“On your marks!” – Reggio Emilia, 6 settembre 2015. Trofeo Tania Galeotti

Manuel Di Primio
450 km. E’ questa la distanza che separa Chieti da Reggio Emilia e se si affronta una trasferta di questo genere…probabilmente si hanno delle forti motivazioni.
Si sono rivelate ottime quelle di Manuel Di Primio (Polisportiva Tethys) che è tornato a casa dopo aver fissato il nuovo record italiano Cadetti dei 1200 siepi  a 3.17.62. Il teatino,  già bronzo in questa specialità lo scorso anno a Borgo Valsugana, ha disintegrato la precedente MPI detenuta dall’ottobre dello scorso anno da Simone Licata (Young Runners Gela) con il tempo di 3.20.1.
Il risultato di ieri fa dell’abruzzese il favorito numero uno per il titolo cadetti 2015, ma dovrà guardarsi le spalle dal laziale Luca Zanetti (Atl. dei Gelsi) capace in questa stagione di correre in 3.21.06.
Di Primio non è stato l’unico mezzofondista a nobilitare l’edizione 2015 del “Galeotti”. 
I 3000 metri uomini sono stati un duello all’ultimo centimetro fra il livornese Neves Bussotti e il pavullese Alessandro Giacobazzi, due giovani speranze del mezzofondo azzurro che nelle settimane scorse hanno ben figurato nei rispettivi Campionati Europei di categoria a Tallinn ed Eskilstuna. 
La vittoria, per un solo centesimo, è andata al toscano in 8.33.23, ma l’alfiere della Fratellanza può essere soddisfatto per aver limato più di un secondo al personale.
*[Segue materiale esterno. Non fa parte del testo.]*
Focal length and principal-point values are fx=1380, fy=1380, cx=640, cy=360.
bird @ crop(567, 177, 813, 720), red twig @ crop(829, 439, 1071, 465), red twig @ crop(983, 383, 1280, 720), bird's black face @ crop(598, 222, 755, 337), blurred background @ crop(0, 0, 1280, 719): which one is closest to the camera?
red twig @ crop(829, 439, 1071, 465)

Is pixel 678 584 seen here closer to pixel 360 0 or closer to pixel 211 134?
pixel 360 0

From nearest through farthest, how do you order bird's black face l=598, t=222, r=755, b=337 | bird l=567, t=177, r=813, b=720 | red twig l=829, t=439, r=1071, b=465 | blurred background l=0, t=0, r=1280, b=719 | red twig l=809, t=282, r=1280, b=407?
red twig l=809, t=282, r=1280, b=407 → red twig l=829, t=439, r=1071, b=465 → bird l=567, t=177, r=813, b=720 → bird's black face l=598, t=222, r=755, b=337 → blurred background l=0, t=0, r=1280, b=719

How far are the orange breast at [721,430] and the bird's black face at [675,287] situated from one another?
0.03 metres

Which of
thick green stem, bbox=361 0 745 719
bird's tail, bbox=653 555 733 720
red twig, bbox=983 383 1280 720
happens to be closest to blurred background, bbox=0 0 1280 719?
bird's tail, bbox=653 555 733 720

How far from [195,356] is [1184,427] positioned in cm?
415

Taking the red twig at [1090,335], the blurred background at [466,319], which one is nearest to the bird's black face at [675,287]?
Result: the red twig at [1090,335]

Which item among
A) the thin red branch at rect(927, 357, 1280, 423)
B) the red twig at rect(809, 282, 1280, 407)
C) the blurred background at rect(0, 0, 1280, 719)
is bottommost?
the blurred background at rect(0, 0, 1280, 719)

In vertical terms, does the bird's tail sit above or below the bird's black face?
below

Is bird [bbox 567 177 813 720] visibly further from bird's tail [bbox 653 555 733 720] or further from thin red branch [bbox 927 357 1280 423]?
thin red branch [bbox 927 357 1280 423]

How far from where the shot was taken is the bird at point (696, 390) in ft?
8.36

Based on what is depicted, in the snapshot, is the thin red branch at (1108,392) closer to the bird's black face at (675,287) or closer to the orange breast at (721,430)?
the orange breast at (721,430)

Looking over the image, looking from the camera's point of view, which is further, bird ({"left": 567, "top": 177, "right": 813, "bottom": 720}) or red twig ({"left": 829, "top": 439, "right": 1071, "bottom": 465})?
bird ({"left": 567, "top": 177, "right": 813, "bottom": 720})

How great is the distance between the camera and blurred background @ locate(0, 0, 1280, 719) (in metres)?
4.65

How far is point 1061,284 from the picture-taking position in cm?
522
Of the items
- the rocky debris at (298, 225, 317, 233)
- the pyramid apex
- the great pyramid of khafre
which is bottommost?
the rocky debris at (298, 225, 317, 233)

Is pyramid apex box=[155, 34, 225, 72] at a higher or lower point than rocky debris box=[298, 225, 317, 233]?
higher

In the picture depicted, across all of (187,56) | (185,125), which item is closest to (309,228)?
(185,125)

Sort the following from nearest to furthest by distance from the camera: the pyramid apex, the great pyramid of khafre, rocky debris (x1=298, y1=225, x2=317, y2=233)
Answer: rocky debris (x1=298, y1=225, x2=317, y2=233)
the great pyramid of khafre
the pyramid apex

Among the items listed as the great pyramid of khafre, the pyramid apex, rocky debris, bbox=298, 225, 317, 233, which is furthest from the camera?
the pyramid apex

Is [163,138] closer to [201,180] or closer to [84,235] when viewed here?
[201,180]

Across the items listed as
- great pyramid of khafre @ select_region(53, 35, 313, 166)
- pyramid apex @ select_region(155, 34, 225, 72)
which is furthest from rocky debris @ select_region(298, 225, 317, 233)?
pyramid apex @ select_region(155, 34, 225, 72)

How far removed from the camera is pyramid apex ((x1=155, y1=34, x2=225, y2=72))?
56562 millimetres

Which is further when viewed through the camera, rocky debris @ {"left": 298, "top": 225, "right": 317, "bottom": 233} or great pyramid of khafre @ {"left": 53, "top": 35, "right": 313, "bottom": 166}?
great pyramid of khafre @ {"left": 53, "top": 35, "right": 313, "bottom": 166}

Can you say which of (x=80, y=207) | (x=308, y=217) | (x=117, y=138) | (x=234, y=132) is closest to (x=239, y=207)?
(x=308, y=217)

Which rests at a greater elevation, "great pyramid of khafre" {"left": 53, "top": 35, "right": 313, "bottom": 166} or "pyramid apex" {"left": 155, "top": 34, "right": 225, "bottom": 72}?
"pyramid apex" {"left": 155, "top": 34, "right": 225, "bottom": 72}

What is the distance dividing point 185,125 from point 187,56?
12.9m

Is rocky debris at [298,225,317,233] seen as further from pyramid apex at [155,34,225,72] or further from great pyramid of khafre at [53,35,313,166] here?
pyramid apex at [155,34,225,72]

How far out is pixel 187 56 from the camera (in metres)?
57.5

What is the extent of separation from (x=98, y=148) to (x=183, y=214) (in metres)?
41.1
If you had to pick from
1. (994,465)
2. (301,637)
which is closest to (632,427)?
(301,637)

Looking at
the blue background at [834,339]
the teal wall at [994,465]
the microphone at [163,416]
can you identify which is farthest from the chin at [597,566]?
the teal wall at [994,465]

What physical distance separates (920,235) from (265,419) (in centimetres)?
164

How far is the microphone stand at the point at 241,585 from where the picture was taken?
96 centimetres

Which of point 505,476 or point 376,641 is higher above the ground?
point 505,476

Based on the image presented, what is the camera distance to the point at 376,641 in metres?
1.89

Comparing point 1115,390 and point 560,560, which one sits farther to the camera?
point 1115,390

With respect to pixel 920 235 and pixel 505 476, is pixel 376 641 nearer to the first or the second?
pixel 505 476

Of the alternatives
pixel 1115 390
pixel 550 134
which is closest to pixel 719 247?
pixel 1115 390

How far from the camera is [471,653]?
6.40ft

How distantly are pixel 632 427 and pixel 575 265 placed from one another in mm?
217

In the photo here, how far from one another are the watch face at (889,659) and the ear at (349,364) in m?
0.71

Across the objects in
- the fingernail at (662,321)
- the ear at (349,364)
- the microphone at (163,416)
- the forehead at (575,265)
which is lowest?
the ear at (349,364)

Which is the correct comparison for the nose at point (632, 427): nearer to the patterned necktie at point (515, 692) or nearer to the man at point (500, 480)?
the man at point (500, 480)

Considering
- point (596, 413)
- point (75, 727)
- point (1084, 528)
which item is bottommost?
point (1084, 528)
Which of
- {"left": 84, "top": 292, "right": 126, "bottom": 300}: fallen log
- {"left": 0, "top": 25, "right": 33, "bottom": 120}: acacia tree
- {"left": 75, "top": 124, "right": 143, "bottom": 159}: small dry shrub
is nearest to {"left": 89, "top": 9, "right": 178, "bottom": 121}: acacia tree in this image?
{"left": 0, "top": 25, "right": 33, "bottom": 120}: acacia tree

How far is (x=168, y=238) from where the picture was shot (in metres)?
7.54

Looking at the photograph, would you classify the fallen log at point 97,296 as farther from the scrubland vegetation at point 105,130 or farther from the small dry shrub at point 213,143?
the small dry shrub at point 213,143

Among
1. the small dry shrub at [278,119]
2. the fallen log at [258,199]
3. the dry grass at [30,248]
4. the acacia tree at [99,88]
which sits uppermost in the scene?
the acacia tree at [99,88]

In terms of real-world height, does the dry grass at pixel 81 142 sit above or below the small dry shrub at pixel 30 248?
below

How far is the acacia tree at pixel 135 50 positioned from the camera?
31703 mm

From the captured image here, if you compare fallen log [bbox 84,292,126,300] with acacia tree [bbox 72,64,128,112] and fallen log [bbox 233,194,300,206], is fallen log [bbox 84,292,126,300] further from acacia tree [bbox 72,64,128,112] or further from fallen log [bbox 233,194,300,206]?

Ottima anche la prova di Simone Infante (Futura Roma) terzo in 8.39.30, a soli 7 centesimi dal proprio record. 
Alessandro Giacobazzi
Due sedicenni invece guidano la classifica della gara femminile. Si tratta della reggiana Anna Boni (Self Montanari) che toglie oltre 4 secondi al PB e vince in 10.20.29 e della ferrarese Caterina Mangolini (Atl. Estense) che fa addirittura meno 24″ rispetto al proprio precedente limite e ferma il cronometro su 10.26.09.
Gabriele Bizzotto (Cus Parma) vince a mani basse gli 800m in 1.51.16 lasciando a 5 secondi l’imolese Francesco Conti e il modenese Lorenzo Lamazzi.
Sui 200 uomini Teo Turchi, parmigiano in forza al C.S. Carabinieri, chiude in 22.25 e si ritrova sul podio in compagnia di due allievi di belle speranze: Abe (Cus Parma) secondo con il tempo di 22.43 e Zlatan (Atl. Reggio, 22. 54). Tra le ragazze Desola Oki bissa il successo sui 100m della giornata precedente a Modena e sulla distanza doppia, in 25 secondi netti, precede di due centesimi  Leonice Germini (Atl. Reggio) e di 14 la veronese Alice Murari (Fondazione Bentegodi).
Da segnalare dal settore salti la vittoria con PB nel lungo di Federica Giovanardi (Libertas Rimini) con una miglior misura a 5.42m e la seconda piazza nell’alto di Marta Morara (Atl. Lugo) che, salendo a 1.59m, si migliora di un centimetro nella gara vinta da Anna Tronchin (Nuova Atletica Roncade) con 1.61m.
Nei lanci record personali nel disco per due atleti del Cus Parma: l’allievo Calogero Marco Volo ( che al quinto tentativo arriva a 46.20m e il senior Andrei Galbura, 43.82 al terzo turno.
Riccardo Orsoni
Specialisti del “tacco e punta” in grande spolvero e relativa pioggia di personali e stagionali.

Riccardo Orsoni (Cus Parma) nei 5 km di marcia cadetti conferma la sua leadership delle graduatorie nazionali ritoccando il personale a 23.11.15, mentre Emanuele Cozza (Fratellanza) scende fino a 26.28.79. Alessia Zapparoli (Cus Bologna) vince la gara delle senior in 23.56.44, mentre  Cesare Cozza (Fratellanza) in 23.29.52 manca di soli due secondi il proprio limite. In questa gara vanno segnalati i sensibili miglioramenti di Elia Maccari (Sintofarm) secondo in 23.44.85 e dell’allievo Michele Minto (Sacmi Imola), quarto in 24.13.01.